¿Inspiración o disciplina? 

¿Cuántas horas de trabajo diario son precisas para concluir con éxito una novela?
¿Ha de tener el autor una sede física para llevar a cabo su tarea?
¿Se parte necesariamente de una experiencia previa o es la imaginación la que sostiene el hilo argumental de su obra?
Muchas y obligadas son las preguntas que, al pensar en la profesión de escritor, acuden a nuestra mente.
No obstante, las respuestas son difícilmente generalizables pues existen tantas y tan diversas como clases de escritores hay.
No hay un prototipo de escritor como no hay una literatura única. Existe el apacible contador de historias que ejerce de guía espiritual llevándonos de la mano hacia la prometida liberación. Es el caso de autores como Coelho, Bucay o Joan Brady, gurús de la felicidad soñada. También están el bohemio, el díscolo, el aventurero (Salgari, Verne, Twain), el de orígenes humildes (Miguel Hernández, Rubén Darío) frente al bien situado o de buena familia (Scott Fitzgerald, Tolstói); los hay que fueron aburridos empleados burocráticos antes de dedicarse en exclusiva a la escritura como Kafka, o los que ejercieron oficios de lo más variopinto para sobrevivir hasta que despuntaron en el panorama literario (Jack London, Orwell, Gorki).

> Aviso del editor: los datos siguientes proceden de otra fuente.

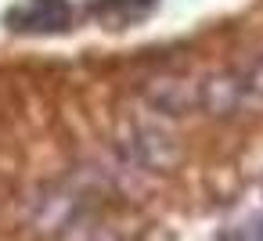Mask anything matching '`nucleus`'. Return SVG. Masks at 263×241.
<instances>
[{
  "label": "nucleus",
  "mask_w": 263,
  "mask_h": 241,
  "mask_svg": "<svg viewBox=\"0 0 263 241\" xmlns=\"http://www.w3.org/2000/svg\"><path fill=\"white\" fill-rule=\"evenodd\" d=\"M4 22H8L15 33L47 36V33L69 29L72 8H69V0H18V4L4 15Z\"/></svg>",
  "instance_id": "nucleus-1"
}]
</instances>
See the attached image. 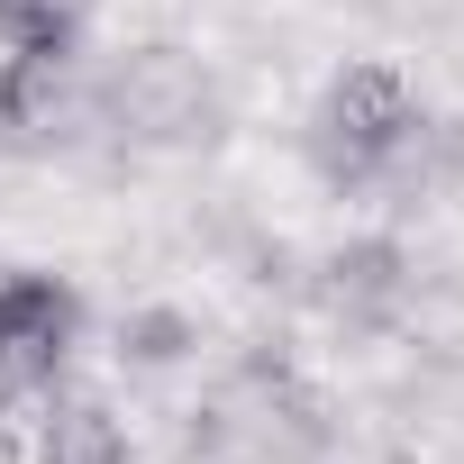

Multitud de personalidades, tantas como estilos, y diferentes modos de acometer su trabajo.
Lo que los une a todos, sin embargo, es la capacidad para transmitir y esa facilidad para convertir mediante simples palabras una idea en una historia maravillosa.
Crear mundos paralelos al nuestro en los que perderse cuando nuestras propias circunstancias nos superen es lo que otorga glamour al celebrado oficio de escritor.